- [DIRECTIONS FOR THIS TASK]: Please transcribe the entries exactly and omit the images they contain.

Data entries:
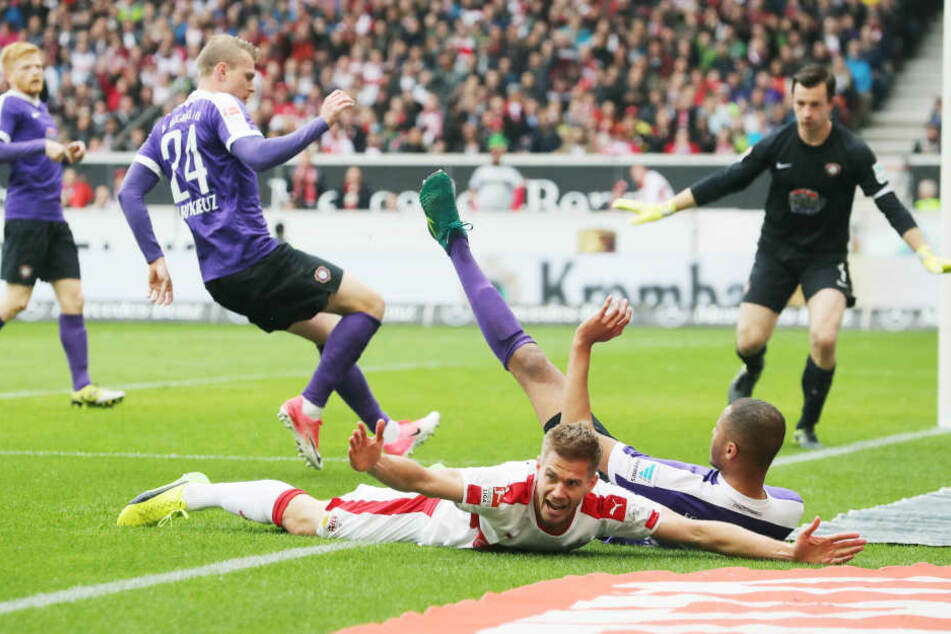 Simon Terodde (VfB) wird von Louis Samson (Aue) im Strafraum gefoult. Danach schießt Terodde selbst per Elfmeter das 1:0.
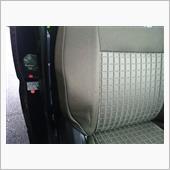 どうも運転席のドアが閉まりにくいし、<br /> 乗ってドア閉めて、シートベルトをしようと思っても、<br /> 何か引っかかる…<br /> <br /> そんなことが何回かあって、<br /> やっと気付きました(^^;)<br /> <br /> 何と運転席の右側のサイドの張り出し!?部分が潰れている(-_-;)<br /> その為、上記の不具合が…<br /> <br /> 乗り心地も腰が痛くなるシートだし…<br /> と思いつつ、当初はエルゴメドなんかを探していましたら、<br /> みんカラの諸先輩がkeiワークス純正レカロシートを流用しているではありませんか!!<br /> <br /> 超ド素人の私ですが、<br /> 安いと来ちゃー、やります!<br /> ってことで、2脚を「ポチッ!」と落札。<br /> 大型商品の為、支店止めとなり、<br /> セレナで取りに行きました。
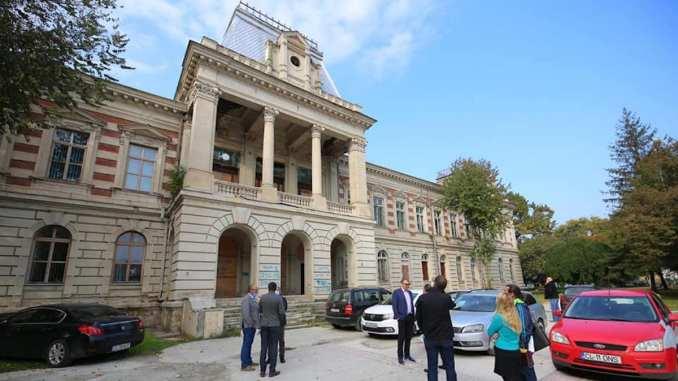 Clădirea prefecturii din Călărași intră în reabilitare. FOTO CJC
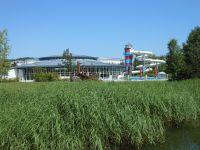 Schwimmbad mit Wellnesbereich ca. 800 m entfernt. - Bild 9: Exsklusive Ferienwohnung in Sellin nur 300 m zum Strand und Seebrücke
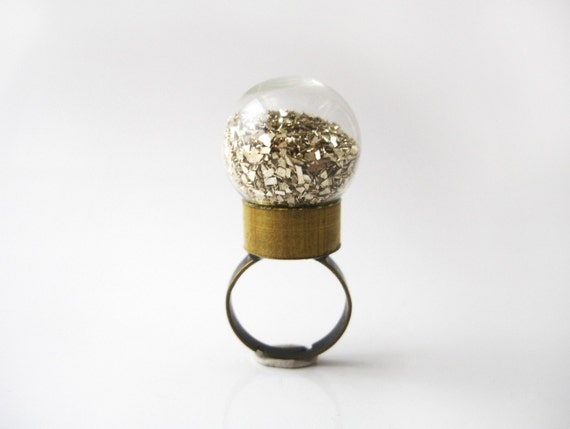 Globe Ring - Gold Chip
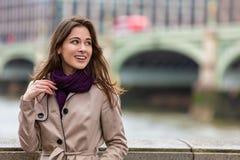 由威斯敏斯特桥梁,伦敦,英国的妇女 免版税库存图片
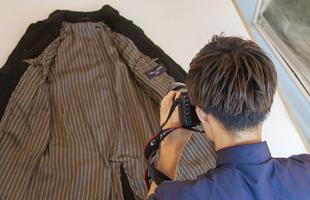 さらに商品のディテールを細部にわたって撮影します。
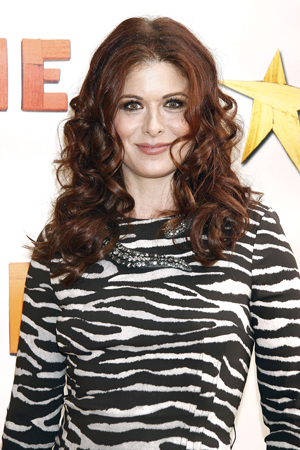 Debra Messing goes nude in Allure
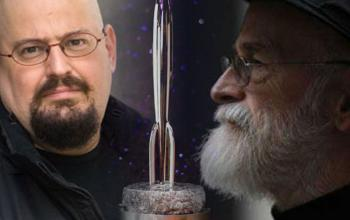 Charles Stross: date l'Hugo a Terry Pratchett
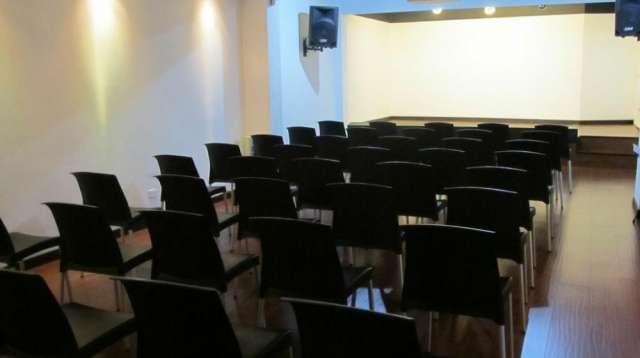 Alquiler de salones, aulas y auditorio para dictar cursos, clases, conferencias y capacitaciones.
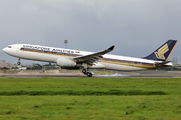 9V-SSG - Singapore Airlines Airbus A330-300 aircraft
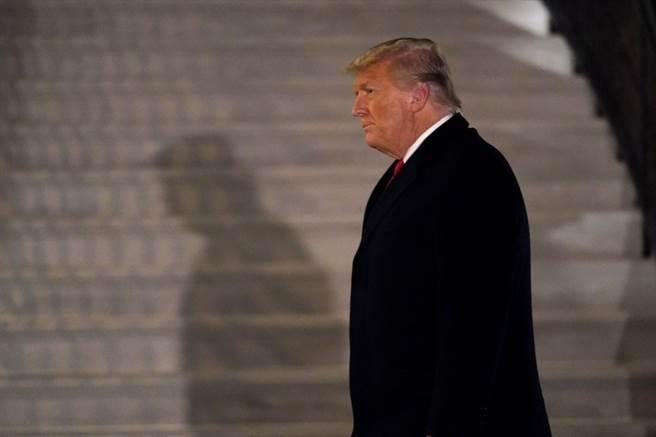 美國眾議院正在討論第2次彈劾川普案,會議結束後會開始投票。(圖/美聯社)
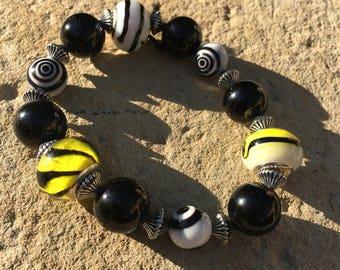 Striking black and yellow Murano glass beaded bracelet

- [EXERCISE ANSWER]:
 Simon Terodde (VfB) wird von Louis Samson (Aue) im Strafraum gefoult. Danach schießt Terodde selbst per Elfmeter das 1:0.
 どうも運転席のドアが閉まりにくいし、<br /> 乗ってドア閉めて、シートベルトをしようと思っても、<br /> 何か引っかかる…<br /> <br /> そんなことが何回かあって、<br /> やっと気付きました(^^;)<br /> <br /> 何と運転席の右側のサイドの張り出し!?部分が潰れている(-_-;)<br /> その為、上記の不具合が…<br /> <br /> 乗り心地も腰が痛くなるシートだし…<br /> と思いつつ、当初はエルゴメドなんかを探していましたら、<br /> みんカラの諸先輩がkeiワークス純正レカロシートを流用しているではありませんか!!<br /> <br /> 超ド素人の私ですが、<br /> 安いと来ちゃー、やります!<br /> ってことで、2脚を「ポチッ!」と落札。<br /> 大型商品の為、支店止めとなり、<br /> セレナで取りに行きました。
 Clădirea prefecturii din Călărași intră în reabilitare. FOTO CJC
 Schwimmbad mit Wellnesbereich ca. 800 m entfernt. - Bild 9: Exsklusive Ferienwohnung in Sellin nur 300 m zum Strand und Seebrücke
 Globe Ring - Gold Chip
 由威斯敏斯特桥梁,伦敦,英国的妇女 免版税库存图片
 さらに商品のディテールを細部にわたって撮影します。
 Debra Messing goes nude in Allure
 Charles Stross: date l'Hugo a Terry Pratchett
 Alquiler de salones, aulas y auditorio para dictar cursos, clases, conferencias y capacitaciones.
 9V-SSG - Singapore Airlines Airbus A330-300 aircraft
 美國眾議院正在討論第2次彈劾川普案,會議結束後會開始投票。(圖/美聯社)
 Striking black and yellow Murano glass beaded bracelet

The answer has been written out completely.